E.g., 08/15/2018
E.g., 08/15/2018

New Frontiers in Linguistic Quality Evaluation

By: Brad Ross (Director of Product) - Lingotek, Inc.


02 April 2018

This article accompanies the GALA webinar "New Frontiers in Linguistic Quality Evaluation & Scoring" that Brad Ross gave in January of 2018. Readers who wish to explore this topic more deeply may want to listen to the webinar on GALA's global site which is free for all GALA members.

Moving from labor-intensive spreadsheets to cloud TMS scoring and reporting

When it comes to translating content, everyone wants to find the highest quality translation at the lowest price. A recent Slator article on the results of an industry survey of over 550 respondents revealed that translation quality is over four times more important than cost. For translation buyers, finding a language service provider (LSP) that can consistently deliver high-quality is significantly more important than price. For LSPs, finding linguists who can deliver cost-effective, high quality translation is key to customer happiness.

Meeting quality expectations is even more difficult with the demand for higher volume. The Common Sense Advisory Global Market Survey 2018 of the top 100 LSPs predicts a trend toward continued growth. Three-quarters of those surveyed reported increased revenue and 80 percent reported an increase in work volume. That’s why improving and automating the tools and processes for evaluating linguistic quality are more important than ever. LSPs and enterprise localization groups need to look for quality evaluation solutions that are scalable and agile enough to meet the growing demand.

Evaluating the quality of translation is a two-step process. The first step involves Quality Assurance (QA) systems and tools used by the translator to monitor and correct the quality of their work, and the second step is Translation Quality Assessment (TQA) or Linguistic Quality Evaluation (LQE), which evaluates quality using a  model of defined values, parameters, and scoring based on representative sampling.

The Current State of Linguistic Quality Evaluation & Scoring

Many enterprise-level localization departments have staff specifically dedicated to evaluating translation quality. The challenge for these quality managers is creating and maintaining an easy-to-use system for efficiently scoring vendor quality.

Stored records
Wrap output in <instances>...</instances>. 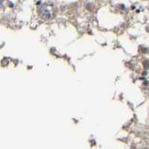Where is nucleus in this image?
I'll return each instance as SVG.
<instances>
[{
  "label": "nucleus",
  "mask_w": 149,
  "mask_h": 149,
  "mask_svg": "<svg viewBox=\"0 0 149 149\" xmlns=\"http://www.w3.org/2000/svg\"><path fill=\"white\" fill-rule=\"evenodd\" d=\"M40 16L45 18V19H48L51 17V10L49 9V8L48 6L44 5L42 6L40 9Z\"/></svg>",
  "instance_id": "obj_1"
},
{
  "label": "nucleus",
  "mask_w": 149,
  "mask_h": 149,
  "mask_svg": "<svg viewBox=\"0 0 149 149\" xmlns=\"http://www.w3.org/2000/svg\"><path fill=\"white\" fill-rule=\"evenodd\" d=\"M144 64H145V67H146V68H148V67H149L148 62H147V61H145V62H144Z\"/></svg>",
  "instance_id": "obj_2"
},
{
  "label": "nucleus",
  "mask_w": 149,
  "mask_h": 149,
  "mask_svg": "<svg viewBox=\"0 0 149 149\" xmlns=\"http://www.w3.org/2000/svg\"><path fill=\"white\" fill-rule=\"evenodd\" d=\"M1 4H2V1H1V0H0V6H1Z\"/></svg>",
  "instance_id": "obj_3"
}]
</instances>
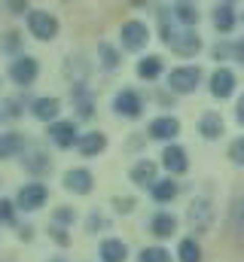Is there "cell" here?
Masks as SVG:
<instances>
[{
    "mask_svg": "<svg viewBox=\"0 0 244 262\" xmlns=\"http://www.w3.org/2000/svg\"><path fill=\"white\" fill-rule=\"evenodd\" d=\"M162 162H165V168L174 171V174H183V171H186V152H183L180 146H168V149L162 152Z\"/></svg>",
    "mask_w": 244,
    "mask_h": 262,
    "instance_id": "5bb4252c",
    "label": "cell"
},
{
    "mask_svg": "<svg viewBox=\"0 0 244 262\" xmlns=\"http://www.w3.org/2000/svg\"><path fill=\"white\" fill-rule=\"evenodd\" d=\"M34 76H37V61H34V58H18V61L12 64V79H15L18 85L34 82Z\"/></svg>",
    "mask_w": 244,
    "mask_h": 262,
    "instance_id": "9c48e42d",
    "label": "cell"
},
{
    "mask_svg": "<svg viewBox=\"0 0 244 262\" xmlns=\"http://www.w3.org/2000/svg\"><path fill=\"white\" fill-rule=\"evenodd\" d=\"M214 25H217V31H232L235 28V15H232V9L229 6H217V12H214Z\"/></svg>",
    "mask_w": 244,
    "mask_h": 262,
    "instance_id": "7402d4cb",
    "label": "cell"
},
{
    "mask_svg": "<svg viewBox=\"0 0 244 262\" xmlns=\"http://www.w3.org/2000/svg\"><path fill=\"white\" fill-rule=\"evenodd\" d=\"M159 73H162V58H156V55H150L137 64V76H144V79H156Z\"/></svg>",
    "mask_w": 244,
    "mask_h": 262,
    "instance_id": "44dd1931",
    "label": "cell"
},
{
    "mask_svg": "<svg viewBox=\"0 0 244 262\" xmlns=\"http://www.w3.org/2000/svg\"><path fill=\"white\" fill-rule=\"evenodd\" d=\"M49 137H52L58 146H73V140H76L79 134H76V125H73V122H55V125L49 128Z\"/></svg>",
    "mask_w": 244,
    "mask_h": 262,
    "instance_id": "8fae6325",
    "label": "cell"
},
{
    "mask_svg": "<svg viewBox=\"0 0 244 262\" xmlns=\"http://www.w3.org/2000/svg\"><path fill=\"white\" fill-rule=\"evenodd\" d=\"M174 195H177V183L174 180H162V183L153 186V198L156 201H171Z\"/></svg>",
    "mask_w": 244,
    "mask_h": 262,
    "instance_id": "603a6c76",
    "label": "cell"
},
{
    "mask_svg": "<svg viewBox=\"0 0 244 262\" xmlns=\"http://www.w3.org/2000/svg\"><path fill=\"white\" fill-rule=\"evenodd\" d=\"M189 223H192V229H208V223H211V204L208 201H195L189 207Z\"/></svg>",
    "mask_w": 244,
    "mask_h": 262,
    "instance_id": "9a60e30c",
    "label": "cell"
},
{
    "mask_svg": "<svg viewBox=\"0 0 244 262\" xmlns=\"http://www.w3.org/2000/svg\"><path fill=\"white\" fill-rule=\"evenodd\" d=\"M180 262H201V250L192 238L180 241Z\"/></svg>",
    "mask_w": 244,
    "mask_h": 262,
    "instance_id": "cb8c5ba5",
    "label": "cell"
},
{
    "mask_svg": "<svg viewBox=\"0 0 244 262\" xmlns=\"http://www.w3.org/2000/svg\"><path fill=\"white\" fill-rule=\"evenodd\" d=\"M162 37H165V43L177 52V55H195L198 49H201V40L192 34V31H186V34H177L171 25H168V15H162Z\"/></svg>",
    "mask_w": 244,
    "mask_h": 262,
    "instance_id": "6da1fadb",
    "label": "cell"
},
{
    "mask_svg": "<svg viewBox=\"0 0 244 262\" xmlns=\"http://www.w3.org/2000/svg\"><path fill=\"white\" fill-rule=\"evenodd\" d=\"M238 55H241V61H244V46H241V49H238Z\"/></svg>",
    "mask_w": 244,
    "mask_h": 262,
    "instance_id": "d6a6232c",
    "label": "cell"
},
{
    "mask_svg": "<svg viewBox=\"0 0 244 262\" xmlns=\"http://www.w3.org/2000/svg\"><path fill=\"white\" fill-rule=\"evenodd\" d=\"M238 122H241V125H244V98H241V101H238Z\"/></svg>",
    "mask_w": 244,
    "mask_h": 262,
    "instance_id": "1f68e13d",
    "label": "cell"
},
{
    "mask_svg": "<svg viewBox=\"0 0 244 262\" xmlns=\"http://www.w3.org/2000/svg\"><path fill=\"white\" fill-rule=\"evenodd\" d=\"M101 58L107 61V67H116V55H113V49H110V46H101Z\"/></svg>",
    "mask_w": 244,
    "mask_h": 262,
    "instance_id": "4dcf8cb0",
    "label": "cell"
},
{
    "mask_svg": "<svg viewBox=\"0 0 244 262\" xmlns=\"http://www.w3.org/2000/svg\"><path fill=\"white\" fill-rule=\"evenodd\" d=\"M177 131H180V122H177V119L162 116V119H156V122L150 125V137H156V140H168V137H174Z\"/></svg>",
    "mask_w": 244,
    "mask_h": 262,
    "instance_id": "30bf717a",
    "label": "cell"
},
{
    "mask_svg": "<svg viewBox=\"0 0 244 262\" xmlns=\"http://www.w3.org/2000/svg\"><path fill=\"white\" fill-rule=\"evenodd\" d=\"M232 89H235V73L226 70V67H220V70L211 76V92H214V98H229Z\"/></svg>",
    "mask_w": 244,
    "mask_h": 262,
    "instance_id": "5b68a950",
    "label": "cell"
},
{
    "mask_svg": "<svg viewBox=\"0 0 244 262\" xmlns=\"http://www.w3.org/2000/svg\"><path fill=\"white\" fill-rule=\"evenodd\" d=\"M198 131H201V137H220V131H223V119H220V113H205L201 116V122H198Z\"/></svg>",
    "mask_w": 244,
    "mask_h": 262,
    "instance_id": "d6986e66",
    "label": "cell"
},
{
    "mask_svg": "<svg viewBox=\"0 0 244 262\" xmlns=\"http://www.w3.org/2000/svg\"><path fill=\"white\" fill-rule=\"evenodd\" d=\"M229 159H232L235 165H244V137L232 140V146H229Z\"/></svg>",
    "mask_w": 244,
    "mask_h": 262,
    "instance_id": "83f0119b",
    "label": "cell"
},
{
    "mask_svg": "<svg viewBox=\"0 0 244 262\" xmlns=\"http://www.w3.org/2000/svg\"><path fill=\"white\" fill-rule=\"evenodd\" d=\"M198 79H201V70L198 67H177V70H171L168 85L174 92H192L198 85Z\"/></svg>",
    "mask_w": 244,
    "mask_h": 262,
    "instance_id": "277c9868",
    "label": "cell"
},
{
    "mask_svg": "<svg viewBox=\"0 0 244 262\" xmlns=\"http://www.w3.org/2000/svg\"><path fill=\"white\" fill-rule=\"evenodd\" d=\"M25 149V137L22 134H0V159H9L15 152Z\"/></svg>",
    "mask_w": 244,
    "mask_h": 262,
    "instance_id": "2e32d148",
    "label": "cell"
},
{
    "mask_svg": "<svg viewBox=\"0 0 244 262\" xmlns=\"http://www.w3.org/2000/svg\"><path fill=\"white\" fill-rule=\"evenodd\" d=\"M116 113L128 116V119H137L140 116V98L134 92H119L116 95Z\"/></svg>",
    "mask_w": 244,
    "mask_h": 262,
    "instance_id": "ba28073f",
    "label": "cell"
},
{
    "mask_svg": "<svg viewBox=\"0 0 244 262\" xmlns=\"http://www.w3.org/2000/svg\"><path fill=\"white\" fill-rule=\"evenodd\" d=\"M28 168H31V171H37V174H43V171H49V159H46L43 152H34V156H31V162H28Z\"/></svg>",
    "mask_w": 244,
    "mask_h": 262,
    "instance_id": "484cf974",
    "label": "cell"
},
{
    "mask_svg": "<svg viewBox=\"0 0 244 262\" xmlns=\"http://www.w3.org/2000/svg\"><path fill=\"white\" fill-rule=\"evenodd\" d=\"M28 28H31V34H34L37 40H52V37L58 34V21H55V15L40 12V9L28 15Z\"/></svg>",
    "mask_w": 244,
    "mask_h": 262,
    "instance_id": "7a4b0ae2",
    "label": "cell"
},
{
    "mask_svg": "<svg viewBox=\"0 0 244 262\" xmlns=\"http://www.w3.org/2000/svg\"><path fill=\"white\" fill-rule=\"evenodd\" d=\"M104 146H107V137H104L101 131H92V134L79 137V152H83V156H98Z\"/></svg>",
    "mask_w": 244,
    "mask_h": 262,
    "instance_id": "4fadbf2b",
    "label": "cell"
},
{
    "mask_svg": "<svg viewBox=\"0 0 244 262\" xmlns=\"http://www.w3.org/2000/svg\"><path fill=\"white\" fill-rule=\"evenodd\" d=\"M64 186L70 189V192H79V195H86L89 189H92V174L89 171H67L64 174Z\"/></svg>",
    "mask_w": 244,
    "mask_h": 262,
    "instance_id": "52a82bcc",
    "label": "cell"
},
{
    "mask_svg": "<svg viewBox=\"0 0 244 262\" xmlns=\"http://www.w3.org/2000/svg\"><path fill=\"white\" fill-rule=\"evenodd\" d=\"M131 180H134L137 186H150V183L156 180V165H153V162H137L134 171H131Z\"/></svg>",
    "mask_w": 244,
    "mask_h": 262,
    "instance_id": "ffe728a7",
    "label": "cell"
},
{
    "mask_svg": "<svg viewBox=\"0 0 244 262\" xmlns=\"http://www.w3.org/2000/svg\"><path fill=\"white\" fill-rule=\"evenodd\" d=\"M43 201H46V186H40V183L22 186V192H18V204H22L25 210H37Z\"/></svg>",
    "mask_w": 244,
    "mask_h": 262,
    "instance_id": "8992f818",
    "label": "cell"
},
{
    "mask_svg": "<svg viewBox=\"0 0 244 262\" xmlns=\"http://www.w3.org/2000/svg\"><path fill=\"white\" fill-rule=\"evenodd\" d=\"M177 18H180L183 25H195L198 21V12L192 6H177Z\"/></svg>",
    "mask_w": 244,
    "mask_h": 262,
    "instance_id": "f1b7e54d",
    "label": "cell"
},
{
    "mask_svg": "<svg viewBox=\"0 0 244 262\" xmlns=\"http://www.w3.org/2000/svg\"><path fill=\"white\" fill-rule=\"evenodd\" d=\"M150 229H153V235H156V238H171V235H174V229H177V220H174L171 213H156V216H153V223H150Z\"/></svg>",
    "mask_w": 244,
    "mask_h": 262,
    "instance_id": "7c38bea8",
    "label": "cell"
},
{
    "mask_svg": "<svg viewBox=\"0 0 244 262\" xmlns=\"http://www.w3.org/2000/svg\"><path fill=\"white\" fill-rule=\"evenodd\" d=\"M147 40H150L147 25H140V21H125V25H122V46H125V49L137 52V49L147 46Z\"/></svg>",
    "mask_w": 244,
    "mask_h": 262,
    "instance_id": "3957f363",
    "label": "cell"
},
{
    "mask_svg": "<svg viewBox=\"0 0 244 262\" xmlns=\"http://www.w3.org/2000/svg\"><path fill=\"white\" fill-rule=\"evenodd\" d=\"M140 262H171V256H168V250H162V247H147V250L140 253Z\"/></svg>",
    "mask_w": 244,
    "mask_h": 262,
    "instance_id": "d4e9b609",
    "label": "cell"
},
{
    "mask_svg": "<svg viewBox=\"0 0 244 262\" xmlns=\"http://www.w3.org/2000/svg\"><path fill=\"white\" fill-rule=\"evenodd\" d=\"M232 223L244 232V195H238L235 198V204H232Z\"/></svg>",
    "mask_w": 244,
    "mask_h": 262,
    "instance_id": "4316f807",
    "label": "cell"
},
{
    "mask_svg": "<svg viewBox=\"0 0 244 262\" xmlns=\"http://www.w3.org/2000/svg\"><path fill=\"white\" fill-rule=\"evenodd\" d=\"M58 101L55 98H40V101H34V116L37 119H43V122H49V119H55L58 116Z\"/></svg>",
    "mask_w": 244,
    "mask_h": 262,
    "instance_id": "e0dca14e",
    "label": "cell"
},
{
    "mask_svg": "<svg viewBox=\"0 0 244 262\" xmlns=\"http://www.w3.org/2000/svg\"><path fill=\"white\" fill-rule=\"evenodd\" d=\"M125 256H128V250H125V244L122 241H104L101 244V259L104 262H125Z\"/></svg>",
    "mask_w": 244,
    "mask_h": 262,
    "instance_id": "ac0fdd59",
    "label": "cell"
},
{
    "mask_svg": "<svg viewBox=\"0 0 244 262\" xmlns=\"http://www.w3.org/2000/svg\"><path fill=\"white\" fill-rule=\"evenodd\" d=\"M0 220L12 223V201H6V198H0Z\"/></svg>",
    "mask_w": 244,
    "mask_h": 262,
    "instance_id": "f546056e",
    "label": "cell"
}]
</instances>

▶ _Task_
Duplicate the passage of the article on linguistic quality evaluation starting with "This article accompanies" and going on through "all GALA members.". None of this data is needed.

▶ _Answer to the problem_
This article accompanies the GALA webinar "New Frontiers in Linguistic Quality Evaluation & Scoring" that Brad Ross gave in January of 2018. Readers who wish to explore this topic more deeply may want to listen to the webinar on GALA's global site which is free for all GALA members.